About 90 percent of the Judiciary’s proposed increase is attributable to a $25 million rise in salaries, wages and fringe benefits. The budget request calls for a 1.5 percent increase in authorized positions, to 4,051.75 from 3,989 this fiscal year.
The Judiciary’s budget request is independent of the budget Gov. Larry Hogan proposed last week for executive-branch agencies in fiscal 2019, which begins July 1. The Maryland Constitution bars the governor from altering the Judiciary’s proposed budget – but the General Assembly can.
Court of Appeals Chief Judge Mary Ellen Barbera is expected to defend the Judiciary’s request in hearings in coming weeks before subcommittees of the Senate Budget & Taxation and House Appropriations committees.
“I am certain that the members of your committees understand the complexity of our work to address the many and varied needs of the people of Maryland and the costs of doing that work well,” Barbera recently wrote in a letter to the committees’ leaders. “Only 1.2 percent of the overall state appropriation, the Judiciary budget, while comparatively small, ensures meaningful access to the courts in Maryland. As the General Assembly moves forward in investing in Maryland’s future, I urge your continued investment in fair, efficient, and effective justice for all Marylanders.”

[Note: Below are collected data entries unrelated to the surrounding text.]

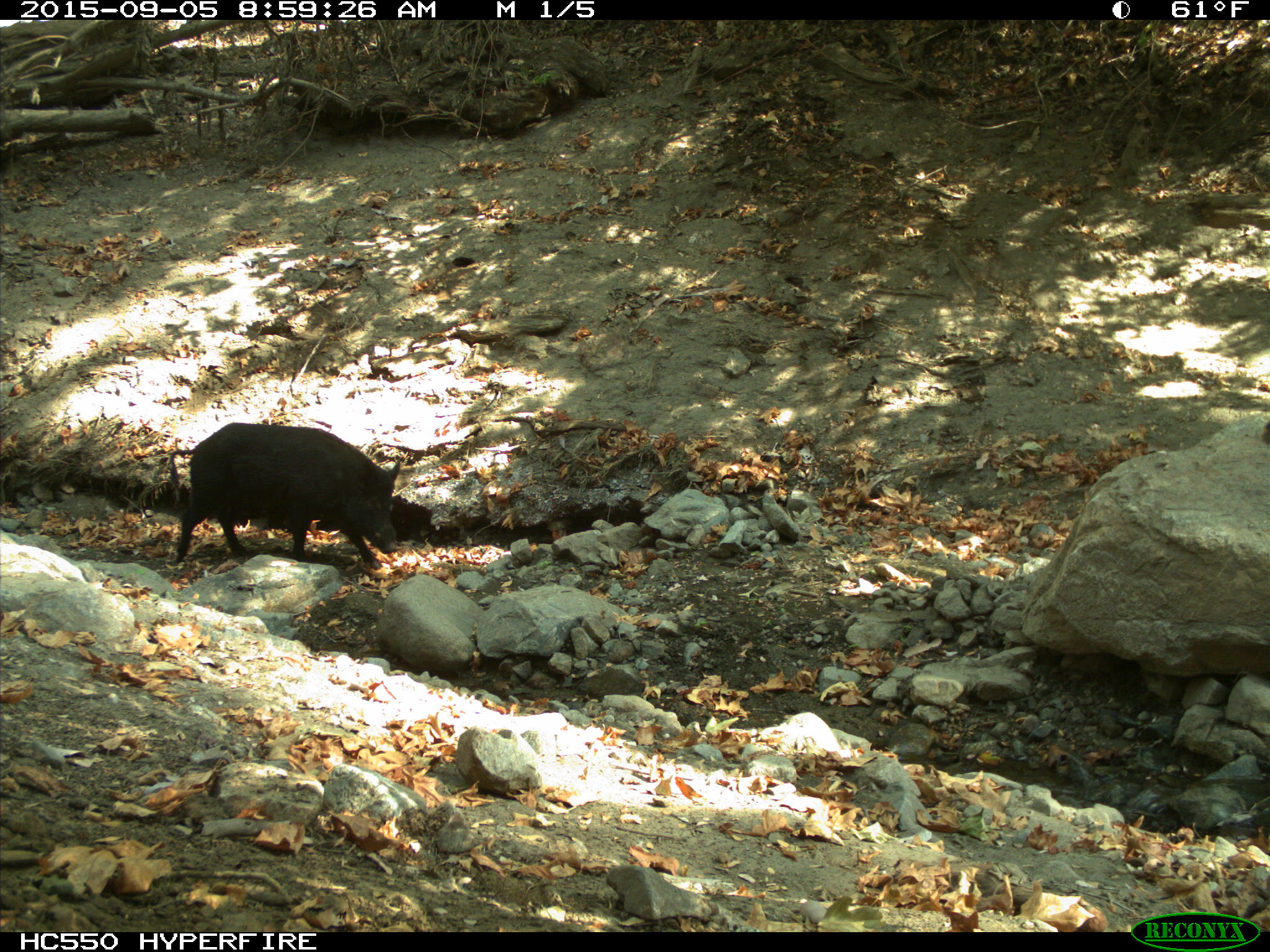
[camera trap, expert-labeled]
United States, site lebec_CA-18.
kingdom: Animalia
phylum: Chordata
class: Mammalia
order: Artiodactyla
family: Suidae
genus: Sus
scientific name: Sus scrofa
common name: wild boar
Sus scrofa (wild boar).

The Judiciary’s budget has increased markedly since fiscal 2014, when it was $450.6 million.
Under the Judiciary’s request, the Court of Appeals’ budget for next fiscal year would rise to nearly $13.3 million from $11.7 million this fiscal year. The high court received nearly $12.1 million in fiscal 2017.
The state’s intermediate court, the Court of Special Appeals, would have a budget increase to $12.8 million from $12.5 million this fiscal year.
Baltimore city and Maryland’s 23 counties pay to maintain circuit courts but not the judges’ and clerks’ offices in their jurisdictions. The Judiciary’s fiscal 2019 budget would provide $68 million for the salaries, wages and fringe benefits of 173 circuit court judges and their staff, a $3.6 million increase from this year. The number of authorized positions would increase by one, to 428.
The proposed budget would also provide $122.9 million to the clerks’ offices at the circuit courts, a $6.7 million increase from this year’s figure of $116.2 million. The number of authorized clerks’ office positions would increase by 22.5, to 1,475.5.
The district courts’ budget would rise nearly $11 million, to $198.6 million from $187.7 million this fiscal year. The number of authorized positions would increase by 22, to 1,570.5.
The Administrative Office of the Courts’ budget would climb to $90.7 million from $86.2 million this fiscal year.
Judicial salaries are set by statute.
Barbera is paid $195,433, while the six other Court of Appeals judges are each paid $176,433.
Court of Special Appeals Chief Judge Patrick L. Woodward is paid $166,633, while the 14 other Court of Special Appeals judges are each paid $163,633.
Circuit Court judges are paid $154,433.
District Court Chief Judge John P. Morrissey is paid $163,633, while other district court judges are paid $141,333.